Task — An exact reproduction of the listing is wanted, with the pictures dropped.

Exercise material —

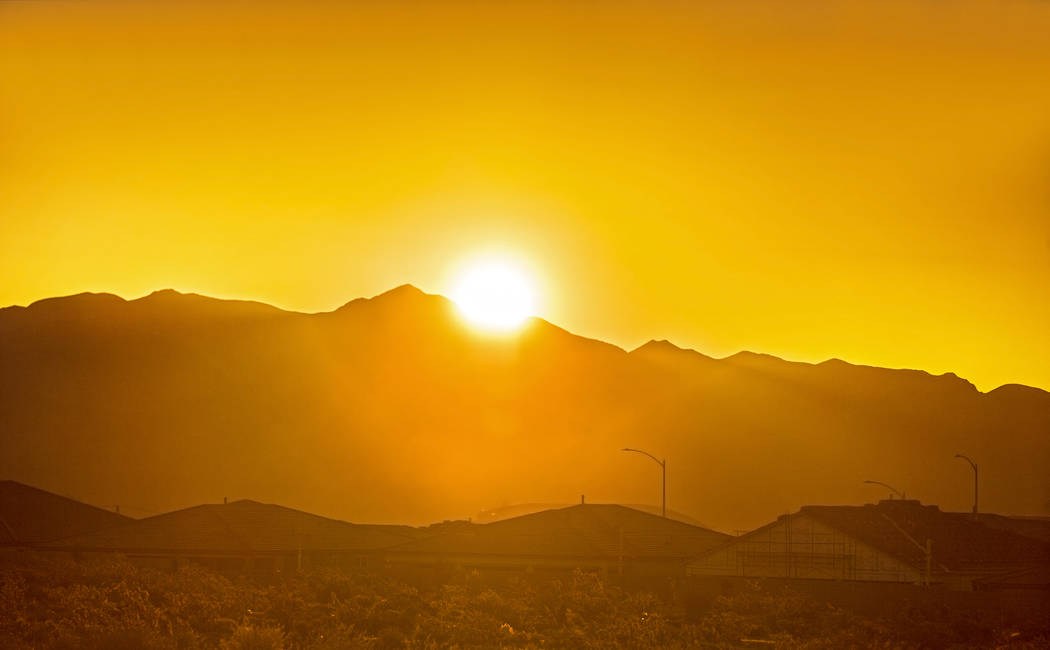 The sun rises in the northwest Las Vegas Valley on Wednesday, June, 5, 2019, in Las Vegas. The ...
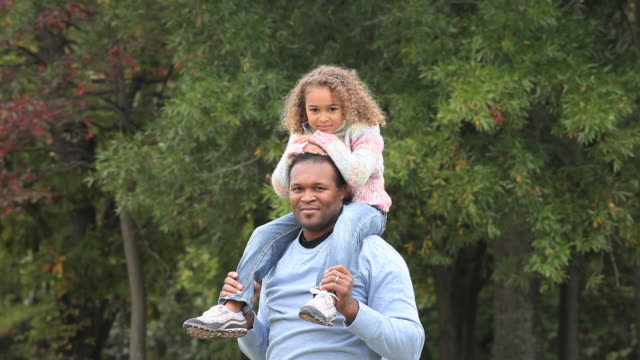 ms father carrying daughter (6-7) on his shoulders / richmond, virginia, usa.  - one parent stock videos & royalty-free footage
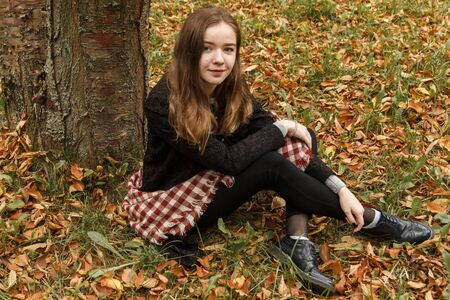 Beautiful romantic girl in a park autumn scenery looking at the camera, sitting down next to a tree, enjoying the perfect weather in a sunny day. Gorgeous young woman outdoors. Full length body shot Stock Photo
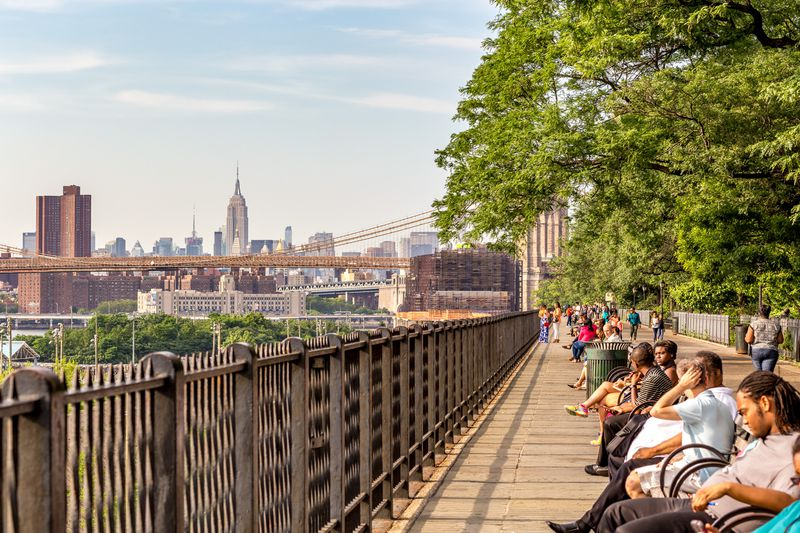 People sit on benches on a walkway with a long, wrought-iron railing. The New York City skyline is visible in the background.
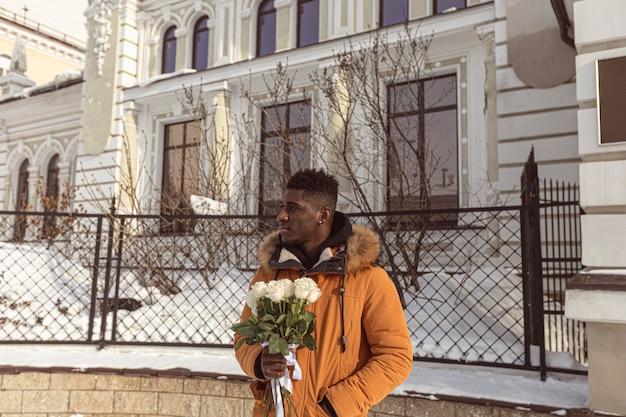 Medium shot man holding bouquet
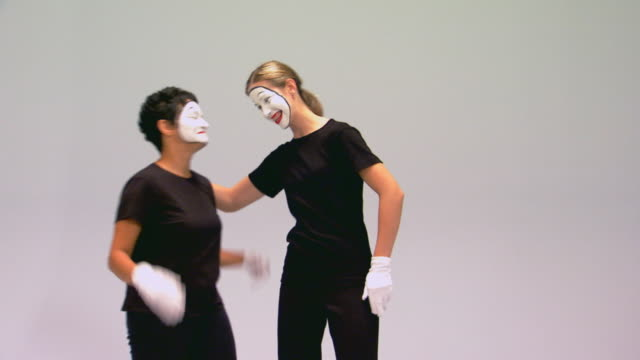 studio shot of two female mimes - mime artist stock videos & royalty-free footage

Task answer —
 The sun rises in the northwest Las Vegas Valley on Wednesday, June, 5, 2019, in Las Vegas. The ...
 ms father carrying daughter (6-7) on his shoulders / richmond, virginia, usa.  - one parent stock videos & royalty-free footage
 Beautiful romantic girl in a park autumn scenery looking at the camera, sitting down next to a tree, enjoying the perfect weather in a sunny day. Gorgeous young woman outdoors. Full length body shot Stock Photo
 People sit on benches on a walkway with a long, wrought-iron railing. The New York City skyline is visible in the background.
 Medium shot man holding bouquet
 studio shot of two female mimes - mime artist stock videos & royalty-free footage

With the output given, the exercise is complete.